-- begin Selection --

Who’s been more wobbly this week; you or your kids? 

Whether we live or work with them, supporting an anxious child can be very anxiety-inducing for us as an adult, so today I’m sharing a real ‘Yippee!’ moment I had a couple of weeks ago. 

I’d been working 1:1 with a mum to give her tools & techniques to support her 12 year old, whose should-be-care-free life was being ruled by worry and anxiety. 
The mum shared with me that her daughter had successfully managed one her worst fears yet; the dentist!

The real achievement wasn’t ‘overcoming fear of the dentist’ though. It was that her child managed her anxiety herself… mum hadn’t ‘managed the anxious child’.

So, while many kids re-establish their place in a wobbly world, here are three of the most effective tried & tested techniques that we had worked on together; 
  
Plan Ahead
We often worry that talking about kids’ anxieties will brings them to the surface, but they’re usually right there anyway, even if we don’t.
But once that anxiety’s bubbled upit’s almost pointless trying to fix it, because the ‘thinking brain’ is already going offline by then.
In other words, problem-solving becomes 10 x harder.

So help your kids feel prepared! 
Support them in making a list of simple ways to re-focus when worry starts to creep in; Reciting the alphabet, counting to 100 (in another language?), looking for everything blue, or spotting all the circles… Anything to keep the mind busy.
Concentrating on something else won’t make the worry completely disappear, but it can prevent a child from being completely hijacked by it.

-- end Selection --
-- begin Provided information --

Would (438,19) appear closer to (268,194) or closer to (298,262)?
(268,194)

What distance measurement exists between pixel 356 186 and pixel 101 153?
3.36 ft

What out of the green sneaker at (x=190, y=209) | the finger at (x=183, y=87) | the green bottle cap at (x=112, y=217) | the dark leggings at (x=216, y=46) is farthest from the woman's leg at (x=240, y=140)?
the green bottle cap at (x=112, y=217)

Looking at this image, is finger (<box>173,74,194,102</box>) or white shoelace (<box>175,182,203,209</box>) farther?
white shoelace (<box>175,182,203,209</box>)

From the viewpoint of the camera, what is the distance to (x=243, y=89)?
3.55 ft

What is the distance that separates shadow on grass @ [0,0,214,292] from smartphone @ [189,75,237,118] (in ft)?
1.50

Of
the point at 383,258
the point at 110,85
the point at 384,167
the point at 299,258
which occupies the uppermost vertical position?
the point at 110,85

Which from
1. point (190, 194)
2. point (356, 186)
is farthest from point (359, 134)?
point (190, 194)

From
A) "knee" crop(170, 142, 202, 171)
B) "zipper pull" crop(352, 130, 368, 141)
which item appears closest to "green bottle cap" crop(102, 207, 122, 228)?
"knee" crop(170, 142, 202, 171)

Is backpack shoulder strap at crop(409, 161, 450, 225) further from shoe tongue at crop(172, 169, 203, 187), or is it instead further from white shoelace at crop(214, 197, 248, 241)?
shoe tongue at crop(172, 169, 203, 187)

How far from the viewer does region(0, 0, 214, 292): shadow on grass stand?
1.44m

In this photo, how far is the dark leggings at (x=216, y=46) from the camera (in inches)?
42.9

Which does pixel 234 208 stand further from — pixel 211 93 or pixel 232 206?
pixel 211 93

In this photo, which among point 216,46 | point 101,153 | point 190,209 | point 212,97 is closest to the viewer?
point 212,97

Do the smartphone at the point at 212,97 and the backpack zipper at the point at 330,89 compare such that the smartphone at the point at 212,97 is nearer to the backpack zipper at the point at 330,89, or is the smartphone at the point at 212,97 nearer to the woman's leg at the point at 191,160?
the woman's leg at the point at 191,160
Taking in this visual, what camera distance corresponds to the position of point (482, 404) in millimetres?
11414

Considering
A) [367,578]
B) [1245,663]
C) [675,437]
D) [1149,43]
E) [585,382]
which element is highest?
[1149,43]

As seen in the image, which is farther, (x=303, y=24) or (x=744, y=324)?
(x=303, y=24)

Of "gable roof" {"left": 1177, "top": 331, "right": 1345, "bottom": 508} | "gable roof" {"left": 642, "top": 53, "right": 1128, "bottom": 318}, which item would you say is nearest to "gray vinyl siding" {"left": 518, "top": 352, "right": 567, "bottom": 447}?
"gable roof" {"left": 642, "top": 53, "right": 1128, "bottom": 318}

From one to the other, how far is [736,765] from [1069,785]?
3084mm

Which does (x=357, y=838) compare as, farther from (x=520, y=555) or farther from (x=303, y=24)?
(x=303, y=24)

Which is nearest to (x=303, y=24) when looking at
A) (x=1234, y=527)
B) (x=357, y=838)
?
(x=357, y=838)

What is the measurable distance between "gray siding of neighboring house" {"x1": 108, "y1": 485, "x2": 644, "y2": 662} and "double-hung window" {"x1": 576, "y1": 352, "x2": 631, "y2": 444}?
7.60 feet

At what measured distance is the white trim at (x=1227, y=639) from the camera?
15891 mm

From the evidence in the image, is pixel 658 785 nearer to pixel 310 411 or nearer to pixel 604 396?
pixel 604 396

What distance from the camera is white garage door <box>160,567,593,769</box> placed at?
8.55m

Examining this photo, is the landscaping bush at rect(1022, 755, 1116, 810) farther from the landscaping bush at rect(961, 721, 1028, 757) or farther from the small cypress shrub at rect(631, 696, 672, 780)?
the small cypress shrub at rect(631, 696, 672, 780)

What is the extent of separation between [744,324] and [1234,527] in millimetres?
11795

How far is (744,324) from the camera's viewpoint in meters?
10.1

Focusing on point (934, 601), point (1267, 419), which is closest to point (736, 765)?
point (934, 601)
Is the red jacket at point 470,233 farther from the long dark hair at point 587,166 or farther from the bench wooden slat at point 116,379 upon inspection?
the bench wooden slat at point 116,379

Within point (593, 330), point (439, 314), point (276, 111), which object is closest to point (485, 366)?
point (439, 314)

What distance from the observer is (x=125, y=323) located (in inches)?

-- end Provided information --

▶ **Tasks for this exercise**:
**1.** According to the piece on supporting anxious children, what was the real achievement when the daughter went to the dentist?
**2.** Please carry on the piece about supporting anxious children from its last sentence.

▶ **Answers to the problems**:
**1.** She managed her anxiety herself instead of her mum managing it for her.

**2.**
Hold Space & Boundaries
While none of us want to be overbearing, when a child is at risk of falling apart, the ‘softly-softly’ approach often just doesn’t work.
In those moments, what might feel like ‘being strict’ to you can be just what the child needs, because an overwhelmed adult isn’t going to effectively hold space for an overwhelmed child.

Healthy, firm, non-judgemental boundaries create security… They communicate that you can keep control, even if the child can’t.
From there, you can help them to co-regulate with you, and join you in your space of confident, calm and in control.

Give Space To Fall Apart
Watching a child struggle is hard, and so our instinct is often to say “Don’t cry”.
But who knew that crying releases biochemicals into our bodies which help soothe physical and emotional pain? It kind of makes sense of why we cry to begin with…

So yes, children do need self-regulation skills, because there will always be those moments when holding it together really matters.
BUT it’s also important to give space to ‘let go’; “Don’t cry” is replaced by “Don’t cry, yet“.
Acceptance is the super-power here, and makes the ‘hanging on in there’ easier to bear.

The most powerful thing with all of this is that we teach children to recognise their own role in overcoming their obstacles. We help them to identify themselves as capable, competent human beings with the ability to solve their own problems…
Because if they don’t own that sense of ‘personal power’, they won’t know how to use it next time.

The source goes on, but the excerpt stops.